Product Backlog: the Magic happens here

Das Product Backlog ist eine sortierte Liste der Produktanforderungen. Es ist lebendig, niemals vollständig und stellt die Produktidee des Product Owners dar. Oder noch besser: dessen Vision. Aber wie lässt sich eine gute Produktvision finden? Und wie kann daraus ein Backlog abgeleitet werden, dass im Einklang mit dieser Vision steht? Auf diese Fragen gibt der Scrum Guide – der Leitfaden für eines der bekanntesten Vorgehensmodelle der agilen Softwareentwicklung – keine Antworten. Im Folgenden werden acht Schritte vorgestellt, die den Weg von der Produktidee hin zum Backlog beschreiben (siehe Abbildung 1).

Abb. 1: In acht Schritten von der Vision zum Backlog

Um die notwendige Detailtiefe und gute Ergebnisse zu erreichen, empfiehlt es sich, die Schritte in mindestens zwei Workshoptagen zu durchlaufen. Kasten 1 stellt das zur Erklärung der Schritte verwendete Beispiel vor.

Kasten 1: Fiktives Beispiel Freigabe-App

Der erste Ansatz ist oft, das eventuell vorhandene Lastenheft in User-Storys umzuformulieren. Viele Entwicklerteams tun sich aber schwer damit, die Rolle und den Nutzen einer User-Story richtig zu beschreiben. Das Backlog stellt dann vornehmlich eine Liste aller vom Auftraggeber und den Projektbeteiligten gewünschten Funktionen dar. Stattdessen sollte ein Produkt entwickelt werden, das den Nutzern einen echten Mehrwert bietet. Also ist es besser, auch genau dort anzufangen: bei den Nutzern.

1. Schritt: Den Nutzer in den Mittelpunkt stellen

Ich kam, wurde ignoriert und ging.
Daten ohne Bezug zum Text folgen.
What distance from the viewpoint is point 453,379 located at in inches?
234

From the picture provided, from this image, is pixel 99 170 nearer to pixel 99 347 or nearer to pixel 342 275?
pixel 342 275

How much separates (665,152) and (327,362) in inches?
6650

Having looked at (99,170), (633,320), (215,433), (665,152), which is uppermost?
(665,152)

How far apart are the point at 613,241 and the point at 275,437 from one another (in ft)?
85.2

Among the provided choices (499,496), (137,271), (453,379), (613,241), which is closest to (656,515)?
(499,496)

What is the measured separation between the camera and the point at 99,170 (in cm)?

So sieht die Perspektive des Nutzers in vielen Softwareentwicklungsprojekten aus. Oft stehen nämlich die Interessen der Entwickler sowie weiterer Stakeholder im Vordergrund und dem eigentlichen Nutzer des Produkts wird nicht ausreichend Aufmerksamkeit geschenkt. Um dieses Problem zu lösen, sollte die Nutzerperspektive an den Anfang der Produktentwicklung gestellt werden. Zu Projektbeginn wird gezielt danach gefragt, wer der Nutzer ist und was ihn bewegt. Der Nutzer wird also greifbar gemacht. Als Einstieg in die Welt des Nutzers eignen sich Nutzer-Segmente (Customer Segments, [Bla19]). Der Product Owner, die Entwickler und gegebenenfalls weitere am Projekt beteiligte Stakeholder sammeln in diesem Schritt:

  • Pains: Was den Nutzer stört.
  • Gains: Was sein Leben vereinfacht.
  • Customer Jobs: Seine eigentlichen Aufgaben.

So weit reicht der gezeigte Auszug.